Retype the passage of the suspension discussion between "The bolt in" and "over their offerings.", inclusive.

## Document section
• • • • •
The reason you don't see progressive springs in the aftermarket is cost. Unless you're willing to drop about 500 on a pair of springs, they won't exist any time soon.

Yup, I actually found a thread on another forum where you discussed this very point at length. Sometimes you have to dig more than other times to get the answers you are looking for.

I think that I am going to take a gamble on the JKS Jspec 2" lift kit for the TJ this spring. Without the optional Fox shocks though. There are apparently some problems with the Fox shock bodies limiting up travel due to the size of the shock body. (valve body?) I need to double check that to make sure I understood what was said correctly. Thanks to everyone who added to the conversation. It helped a lot!
 
Yup, I actually found a thread on another forum where you discussed this very point at length. Sometimes you have to dig more than other times to get the answers you are looking for.

I think that I am going to take a gamble on the JKS Jspec 2" lift kit for the TJ this spring. Without the optional Fox shocks though. There are apparently some problems with the Fox shock bodies limiting up travel due to the size of the shock body. (valve body?) I need to double check that to make sure I understood what was said correctly. Thanks to everyone who added to the conversation. It helped a lot!
The bolt in shocks limit up-travel due to the internal floating piston needing a place to live which is in the up-travel zone. Makes the body longer than it should be to house the piston.

I've seen nothing special from JKS so I don't know how excited I would be over their offerings.
• • • • •
[Stored data entries]
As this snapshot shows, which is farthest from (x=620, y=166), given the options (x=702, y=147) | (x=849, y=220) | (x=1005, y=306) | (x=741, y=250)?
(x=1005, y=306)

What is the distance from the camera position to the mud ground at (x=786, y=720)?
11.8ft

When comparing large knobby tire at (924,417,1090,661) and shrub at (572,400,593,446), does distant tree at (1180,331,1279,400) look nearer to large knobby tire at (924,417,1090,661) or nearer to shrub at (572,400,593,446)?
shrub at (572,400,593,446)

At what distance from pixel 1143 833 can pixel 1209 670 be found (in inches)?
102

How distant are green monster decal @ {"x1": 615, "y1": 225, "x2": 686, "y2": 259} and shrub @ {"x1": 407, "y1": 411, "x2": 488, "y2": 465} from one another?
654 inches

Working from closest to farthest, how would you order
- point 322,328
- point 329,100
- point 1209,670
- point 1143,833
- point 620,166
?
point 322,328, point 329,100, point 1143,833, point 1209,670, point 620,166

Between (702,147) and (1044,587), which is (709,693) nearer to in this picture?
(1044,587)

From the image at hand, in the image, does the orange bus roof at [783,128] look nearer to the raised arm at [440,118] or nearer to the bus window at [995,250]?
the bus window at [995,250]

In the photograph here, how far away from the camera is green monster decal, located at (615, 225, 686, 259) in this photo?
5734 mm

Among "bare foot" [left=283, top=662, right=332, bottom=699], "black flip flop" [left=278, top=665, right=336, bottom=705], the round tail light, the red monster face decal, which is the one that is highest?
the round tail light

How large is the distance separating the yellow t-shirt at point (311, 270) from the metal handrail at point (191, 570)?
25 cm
• • • • •
## The completed task
The bolt in shocks limit up-travel due to the internal floating piston needing a place to live which is in the up-travel zone. Makes the body longer than it should be to house the piston.

I've seen nothing special from JKS so I don't know how excited I would be over their offerings.